In a research note, Morningstar analyst Damien Conover called the timing of the J&J announcement surprising as the firm doesn’t see any major catalyst for the move. He added that separating consumer health from the rest of J&J would remove the deep financial pockets of the combined company, which in turn could reduce the risk of consumer product litigation, such as the suits alleging the company’s talc baby powder caused cancer.

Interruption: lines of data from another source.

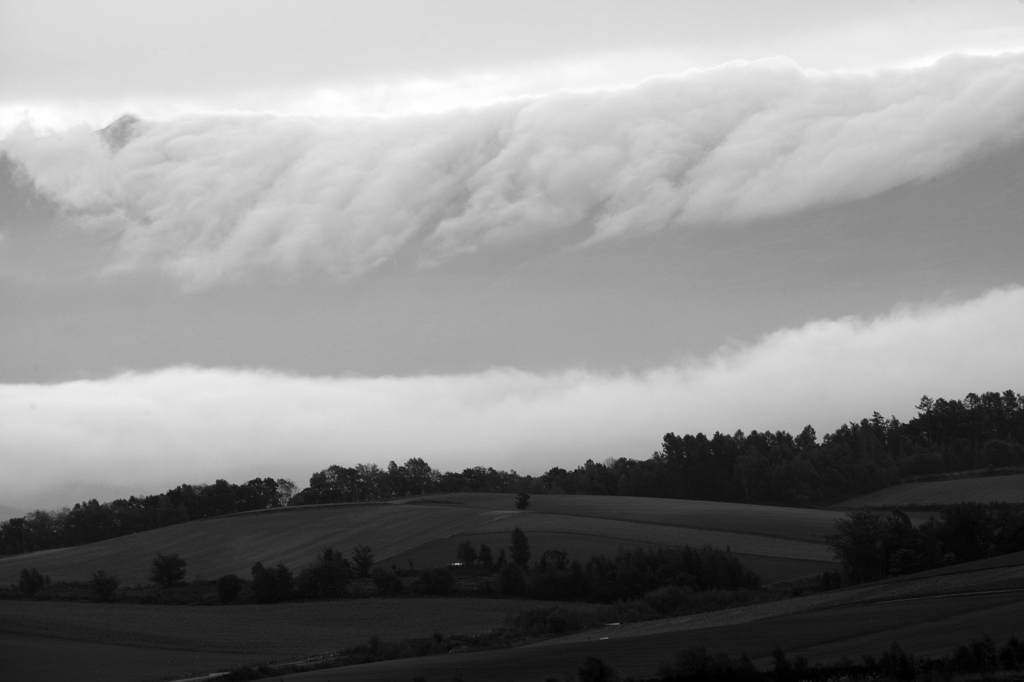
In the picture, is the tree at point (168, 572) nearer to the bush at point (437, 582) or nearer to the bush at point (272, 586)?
the bush at point (272, 586)

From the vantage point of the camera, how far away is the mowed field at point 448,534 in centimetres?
10956

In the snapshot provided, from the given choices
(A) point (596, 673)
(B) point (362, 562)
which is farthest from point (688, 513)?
(A) point (596, 673)

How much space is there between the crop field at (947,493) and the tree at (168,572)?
3351 inches

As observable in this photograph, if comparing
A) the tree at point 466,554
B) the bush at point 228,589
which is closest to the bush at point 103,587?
the bush at point 228,589

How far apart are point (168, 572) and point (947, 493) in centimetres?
10329

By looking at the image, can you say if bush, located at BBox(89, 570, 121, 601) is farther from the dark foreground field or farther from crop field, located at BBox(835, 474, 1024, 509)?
crop field, located at BBox(835, 474, 1024, 509)

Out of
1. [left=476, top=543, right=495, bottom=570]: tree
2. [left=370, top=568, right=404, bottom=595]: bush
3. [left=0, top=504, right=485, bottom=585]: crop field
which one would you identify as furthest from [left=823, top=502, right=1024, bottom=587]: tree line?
[left=0, top=504, right=485, bottom=585]: crop field

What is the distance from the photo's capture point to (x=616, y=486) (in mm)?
198625

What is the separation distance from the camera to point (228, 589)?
100250 mm

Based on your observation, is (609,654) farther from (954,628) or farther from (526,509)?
(526,509)

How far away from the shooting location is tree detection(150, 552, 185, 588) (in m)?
111

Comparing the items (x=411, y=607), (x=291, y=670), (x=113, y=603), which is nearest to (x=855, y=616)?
(x=291, y=670)

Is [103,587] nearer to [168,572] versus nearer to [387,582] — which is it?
[168,572]

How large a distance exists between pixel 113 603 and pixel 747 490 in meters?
112
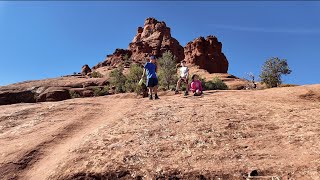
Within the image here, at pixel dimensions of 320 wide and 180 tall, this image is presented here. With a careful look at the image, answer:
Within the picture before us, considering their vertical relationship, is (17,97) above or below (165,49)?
below

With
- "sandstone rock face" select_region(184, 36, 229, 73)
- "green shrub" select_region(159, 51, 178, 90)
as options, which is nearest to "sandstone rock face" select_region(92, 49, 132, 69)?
"sandstone rock face" select_region(184, 36, 229, 73)

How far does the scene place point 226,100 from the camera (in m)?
15.4

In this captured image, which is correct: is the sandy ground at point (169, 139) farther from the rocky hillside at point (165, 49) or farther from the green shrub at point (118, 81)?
the rocky hillside at point (165, 49)

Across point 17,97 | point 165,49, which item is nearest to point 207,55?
point 165,49

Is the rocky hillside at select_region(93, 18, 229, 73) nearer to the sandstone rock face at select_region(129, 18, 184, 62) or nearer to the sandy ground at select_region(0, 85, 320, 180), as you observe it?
the sandstone rock face at select_region(129, 18, 184, 62)

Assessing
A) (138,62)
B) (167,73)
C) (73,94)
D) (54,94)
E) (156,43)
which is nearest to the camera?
(54,94)

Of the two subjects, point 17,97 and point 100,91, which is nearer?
point 17,97

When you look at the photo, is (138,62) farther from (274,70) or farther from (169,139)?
(169,139)

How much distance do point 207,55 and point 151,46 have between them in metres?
21.5

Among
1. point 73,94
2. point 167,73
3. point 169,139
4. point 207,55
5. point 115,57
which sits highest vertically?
point 115,57

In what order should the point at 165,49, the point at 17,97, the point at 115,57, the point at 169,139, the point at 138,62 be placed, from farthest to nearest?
the point at 115,57 → the point at 165,49 → the point at 138,62 → the point at 17,97 → the point at 169,139

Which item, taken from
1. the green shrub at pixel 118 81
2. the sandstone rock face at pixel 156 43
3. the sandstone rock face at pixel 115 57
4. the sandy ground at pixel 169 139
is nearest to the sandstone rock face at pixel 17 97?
the green shrub at pixel 118 81

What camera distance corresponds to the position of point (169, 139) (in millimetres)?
10836

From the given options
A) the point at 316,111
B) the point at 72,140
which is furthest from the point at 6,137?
the point at 316,111
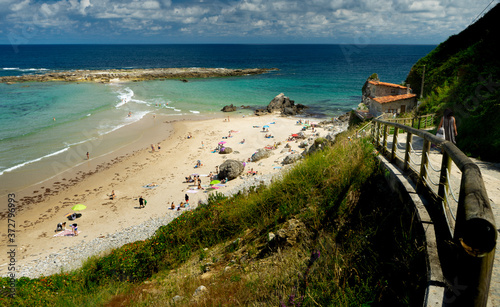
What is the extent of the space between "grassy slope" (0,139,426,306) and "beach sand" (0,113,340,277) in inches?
327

While Morningstar agrees with J&J management’s contention that breaking up will allow the two companies to operate with more focus and agility, Conover said that the current structure hasn’t impeded operations in the past. In the case of some items, prescription products eventually switched over to become over-the-counter items marketed by the consumer health division. But Conover said those synergies were rare and losing them is not likely to significantly affect J&J’s future cash flows.
“We continue to view limited synergies among the drug, device, and consumer healthcare groups and wouldn’t be surprised if J&J (especially given today’s news) eventually decided to break up the drug and device divisions,” he said.
Johnson & Johnson consumer health products are well known brands, even if consumers don’t realize that they’re made by J&J. The product lineup includes Listerine, Band-Aid bandages, and Tylenol. J&J projects that this business segment will generate about $15 billion in revenue in 2021, which would be a 7.1% increase over 2020 sales.
Pharmaceuticals and medical devices bring in the lion’s share of J&J’s total revenue, and each segment by itself is bigger than consumer health. Total pharmaceutical revenue was $45.5 billion in 2020; medical device revenue was $22.9 billion. The company said that these two business segments share a focus on scientific research and development and operate in similar regulatory and competitive environments. Combined, J&J projects the two segments will tally $77 billion in 2021 revenue.
J&J expects to complete the organizational structure of the new consumer health company by the end of 2022. The company intends for spinoff to be tax free for J&J shareholders, thought the IRS will need to sign off on the tax-free nature of the transaction. The deal will also need final approval from J&J’s board of directors.